By Mark Gilger

SUNBURY - A Right-To-Know request filed Monday by Northumberland County Commissioner Richard Shoch to obtain copies of all audio recordings from commissioners' meetings between Jan. 1, 1997, and Feb. 28, 2013, has delayed his fellow commissioners' plan to erase tapes from the same time period.

Commissioners Vinny Clausi and Stephen Bridy believe maintaining the tapes is unnecessary and cumbersome and only provides more of an opportunity for the county to be sued. Both commissioners pointed out that the county is not bound by law to tape any of its meetings, while federal law requires records to be kept for only seven years.

Clausi said making copies of the recordings for Shoch would cost the county approximately $57,600. He said the cost estimate was reached by multiplying the amount of estimated hours of tape, 768, by $75, which is the per hour fee the county would be charged to copy the tapes, according to a proposal.

But Shoch believes maintaining tape recordings of the meetings is important to county citizens. "I am not comfortable getting rid of the tapes," he said. "They should be retained for accuracy sake."

In his Right-To-Know (RTK) request, which is scheduled to be acted on by county solicitor Frank Garrigan by the end of the week, Shoch is only seeking copies of the tapes and hasn't asked to inspect the records, which is an option with RTK requests.

Upon filing his request, Shoch said the original motion on Tuesday's agenda had to be amended. He said the original motion called for the commissioners to authorize the deletion or erasing of commissioners' meetings between Jan. 1, 1997, and Feb. 28, 2013. The amended motion, which was approved by Bridy and Clausi, called for the deletion or erasing of Tuesday's recording of election board and commissioners' meetings following the subsequent approval of the minutes at a future meeting.

The debate over the tape recordings angered Clausi, who with Bridy's assistance, brought out several boxes of tapes from county meetings and placed them on top of the dais to illustrate the volume of recordings that would have to be copied per Shoch's request.
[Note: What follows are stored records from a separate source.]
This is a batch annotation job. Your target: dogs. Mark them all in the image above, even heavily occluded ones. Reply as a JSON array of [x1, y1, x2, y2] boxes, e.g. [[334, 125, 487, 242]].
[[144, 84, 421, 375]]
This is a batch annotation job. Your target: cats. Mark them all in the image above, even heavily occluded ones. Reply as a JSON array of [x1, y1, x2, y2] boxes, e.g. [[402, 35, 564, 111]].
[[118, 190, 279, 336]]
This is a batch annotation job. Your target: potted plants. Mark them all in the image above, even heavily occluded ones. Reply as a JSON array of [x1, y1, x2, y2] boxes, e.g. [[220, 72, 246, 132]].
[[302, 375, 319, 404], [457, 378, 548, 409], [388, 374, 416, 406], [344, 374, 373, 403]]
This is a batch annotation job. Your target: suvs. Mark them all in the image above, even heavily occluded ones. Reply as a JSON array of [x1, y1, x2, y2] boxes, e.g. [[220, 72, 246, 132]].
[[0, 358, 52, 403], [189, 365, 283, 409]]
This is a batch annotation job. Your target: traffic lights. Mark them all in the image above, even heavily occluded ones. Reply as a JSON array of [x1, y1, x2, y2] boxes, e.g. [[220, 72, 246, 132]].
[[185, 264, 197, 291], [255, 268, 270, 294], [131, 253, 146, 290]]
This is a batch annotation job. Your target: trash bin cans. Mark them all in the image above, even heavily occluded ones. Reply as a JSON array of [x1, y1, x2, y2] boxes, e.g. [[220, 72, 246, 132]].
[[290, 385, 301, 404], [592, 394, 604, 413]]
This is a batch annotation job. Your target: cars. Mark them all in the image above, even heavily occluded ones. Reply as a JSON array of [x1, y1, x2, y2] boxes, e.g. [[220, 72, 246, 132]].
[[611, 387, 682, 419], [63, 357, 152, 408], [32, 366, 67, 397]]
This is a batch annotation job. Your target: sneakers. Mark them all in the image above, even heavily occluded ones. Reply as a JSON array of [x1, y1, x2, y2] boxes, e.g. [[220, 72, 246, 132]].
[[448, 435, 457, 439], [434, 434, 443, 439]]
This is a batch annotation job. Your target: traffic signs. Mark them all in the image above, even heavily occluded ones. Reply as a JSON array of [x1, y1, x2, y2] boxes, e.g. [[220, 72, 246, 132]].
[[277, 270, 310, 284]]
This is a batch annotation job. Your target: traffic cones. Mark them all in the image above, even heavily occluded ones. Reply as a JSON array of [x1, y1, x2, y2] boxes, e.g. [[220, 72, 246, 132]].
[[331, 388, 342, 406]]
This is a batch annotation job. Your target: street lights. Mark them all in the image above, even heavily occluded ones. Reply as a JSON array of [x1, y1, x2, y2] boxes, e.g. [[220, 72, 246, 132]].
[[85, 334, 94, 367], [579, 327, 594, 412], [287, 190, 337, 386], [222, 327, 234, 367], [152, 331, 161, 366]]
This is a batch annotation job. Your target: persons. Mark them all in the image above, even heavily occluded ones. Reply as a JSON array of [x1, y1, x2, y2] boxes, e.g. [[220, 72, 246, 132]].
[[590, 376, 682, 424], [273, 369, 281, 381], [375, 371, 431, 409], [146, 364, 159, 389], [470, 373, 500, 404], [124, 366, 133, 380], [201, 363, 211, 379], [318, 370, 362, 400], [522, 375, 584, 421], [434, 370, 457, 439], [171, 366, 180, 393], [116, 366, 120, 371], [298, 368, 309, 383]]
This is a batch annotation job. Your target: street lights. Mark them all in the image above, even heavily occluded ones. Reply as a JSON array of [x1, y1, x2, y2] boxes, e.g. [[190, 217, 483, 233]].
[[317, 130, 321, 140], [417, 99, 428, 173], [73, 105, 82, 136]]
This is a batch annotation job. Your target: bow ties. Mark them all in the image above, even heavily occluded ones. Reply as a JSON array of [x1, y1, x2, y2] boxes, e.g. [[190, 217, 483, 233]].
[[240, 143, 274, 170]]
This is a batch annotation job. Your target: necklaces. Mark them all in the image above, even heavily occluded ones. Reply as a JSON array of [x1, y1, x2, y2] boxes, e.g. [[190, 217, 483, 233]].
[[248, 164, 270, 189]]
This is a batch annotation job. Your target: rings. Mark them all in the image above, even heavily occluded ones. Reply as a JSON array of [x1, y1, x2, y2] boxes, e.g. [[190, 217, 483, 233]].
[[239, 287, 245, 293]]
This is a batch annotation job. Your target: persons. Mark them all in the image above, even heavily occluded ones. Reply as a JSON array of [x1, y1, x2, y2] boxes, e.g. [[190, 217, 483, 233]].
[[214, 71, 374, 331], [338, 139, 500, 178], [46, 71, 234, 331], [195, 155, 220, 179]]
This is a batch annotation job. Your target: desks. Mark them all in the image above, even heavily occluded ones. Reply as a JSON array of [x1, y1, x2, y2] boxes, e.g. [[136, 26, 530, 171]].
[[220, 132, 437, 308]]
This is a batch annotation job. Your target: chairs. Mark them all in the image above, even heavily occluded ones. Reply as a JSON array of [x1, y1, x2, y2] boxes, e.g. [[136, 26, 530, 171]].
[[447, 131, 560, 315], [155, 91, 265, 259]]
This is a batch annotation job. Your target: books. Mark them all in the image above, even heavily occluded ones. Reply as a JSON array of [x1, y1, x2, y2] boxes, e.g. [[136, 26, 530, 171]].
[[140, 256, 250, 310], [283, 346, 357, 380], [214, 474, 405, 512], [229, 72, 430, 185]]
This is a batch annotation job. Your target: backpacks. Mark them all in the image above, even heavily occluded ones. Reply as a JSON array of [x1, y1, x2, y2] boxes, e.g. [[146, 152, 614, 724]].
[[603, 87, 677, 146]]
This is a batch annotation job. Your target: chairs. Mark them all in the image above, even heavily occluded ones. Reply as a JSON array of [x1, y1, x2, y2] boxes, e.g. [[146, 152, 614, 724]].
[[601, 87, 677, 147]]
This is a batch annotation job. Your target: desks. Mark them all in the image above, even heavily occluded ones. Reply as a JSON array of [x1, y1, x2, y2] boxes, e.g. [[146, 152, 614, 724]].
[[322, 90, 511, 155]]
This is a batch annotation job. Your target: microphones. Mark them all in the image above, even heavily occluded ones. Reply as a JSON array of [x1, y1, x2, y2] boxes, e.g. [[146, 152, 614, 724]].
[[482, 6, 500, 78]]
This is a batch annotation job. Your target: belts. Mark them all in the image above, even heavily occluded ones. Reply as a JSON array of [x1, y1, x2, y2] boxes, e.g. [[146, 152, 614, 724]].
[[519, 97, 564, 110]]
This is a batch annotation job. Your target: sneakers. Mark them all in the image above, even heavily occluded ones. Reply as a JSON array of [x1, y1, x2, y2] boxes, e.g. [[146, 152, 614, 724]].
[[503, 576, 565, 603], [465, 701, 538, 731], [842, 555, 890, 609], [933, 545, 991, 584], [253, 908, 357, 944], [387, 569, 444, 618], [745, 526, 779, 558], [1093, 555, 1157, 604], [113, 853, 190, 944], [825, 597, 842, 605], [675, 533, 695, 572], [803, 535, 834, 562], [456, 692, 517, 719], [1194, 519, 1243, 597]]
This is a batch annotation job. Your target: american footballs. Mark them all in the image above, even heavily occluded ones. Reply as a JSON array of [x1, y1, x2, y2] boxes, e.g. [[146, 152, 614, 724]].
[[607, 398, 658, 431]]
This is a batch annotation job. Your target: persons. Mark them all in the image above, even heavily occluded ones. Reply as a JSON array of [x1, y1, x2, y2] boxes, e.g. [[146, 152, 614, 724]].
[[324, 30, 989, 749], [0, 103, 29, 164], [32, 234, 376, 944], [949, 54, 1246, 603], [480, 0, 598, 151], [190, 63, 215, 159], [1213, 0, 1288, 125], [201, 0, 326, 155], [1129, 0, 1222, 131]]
"This is getting disgusting," Clausi said. "It's insane. You (Shoch) just come here to start trouble every day. You have no record to stand on. Why don't you do something good for the county?"

In reference to Clausi's fear of the county possibly facing more lawsuits by maintaining the tape recordings, Shoch replied, "It's not my mouth that got us in trouble."

Solicitor Frank Garrigan said he believed it's good policy to erase the tapes since written records are always maintained of the meetings.

Shoch acknowledged that it was not illegal to erase the tapes.

At 24 hours a day, it would take 32 days to listen to the 768 hours of tape recordings.

Real motive?

Bridy said several weeks ago Shoch sent an email to administrative assistant Janet Povish asking her who gave her permission to start erasing tapes from 1997. Bridy said Povish told Shoch it was past practice to erase the recordings so new meetings could be taped over them, which allowed the county to save money. Povish said nobody gave her permission to erase the tapes.

"I think it's right to eliminate or erase meeting minutes once they are approved to protect the taxpayers from being sued," Bridy said.

But the debate continued as Clausi continued to press Shoch for answers to what he believes the commissioner's real motive is for maintaining the tapes.

"Is it true you went to see Attorney Kym Best at her office after last month's commissioners' meeting?" Clausi asked Shoch, who replied, "No." Shoch also denied providing Best or attorney Timothy Bowers with any information involving lawsuits filed against the county or commissioners.

After the meeting, Clausi added, "The Sunbury cowboy wants to change federal law. If that was me, they would hang me from a light post in Sunbury."

Clausi and Bridy said they plan to approve a motion at a future meeting to delete or erase tape recordings from all salary board, election board, retirement board and commissioners' meetings from Jan. 1, 1997, to the present.